Could be worse

Baseball has its share of reactionary anti-stathead writers, but we certainly don’t have the market cornered. This from an article in The Times entitled “The 50 worst things about modern football”:

43. Statistics

American obsession that is gradually weaving itself into the fabric of our national game. Do you care how many assists Wayne Rooney has this season? Do you care how many passes Steve Gerrard has completed in the final third? Do you care if Gareth Barry’s tackle win ratio has dropped off since Christmas? Thought not. There’s only one stat that matters. The score.

It’s one thing to say established stat X is better than new stat Y, but this guy is promoting utter ignorance. Or, as reader and link-supplier Laurence Davison put it: “If these people got a crack at baseball you wouldn’t even be allowed batting average and RBIs.”

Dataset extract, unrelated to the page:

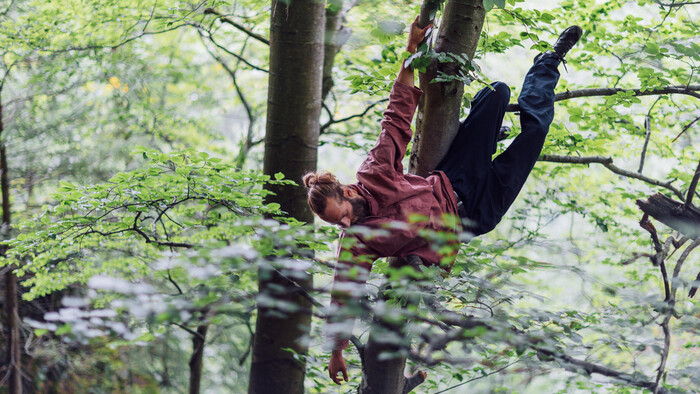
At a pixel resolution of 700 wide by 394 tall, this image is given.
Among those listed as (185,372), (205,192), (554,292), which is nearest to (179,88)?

I know next to nothing about big time soccer, but I’d say at least 35 of the things on this list have some sort of baseball analog. But you know what? The anti-stat entry isn’t even my favorite one one. This is:

18. Opinions

We live in an “Everyone’s entitled to my opinion” kind of world and when it comes to football, everyone’s got one. Rafa’s God. Rafa’s an idiot. Becks is past it. No, he’s not. How can Kaka be worth £100 million? Yeh, but you’d pay £45 to see him play. Stevie G and Lamps can’t play together. But they’re the best we’ve got. Can’t we all just shut up and watch the game?

This from a multi-page column bitching about half a hundred things the author doesn’t care for. If the list of things this guy despises had gone to 51, the last thing listed would be “self-awareness.”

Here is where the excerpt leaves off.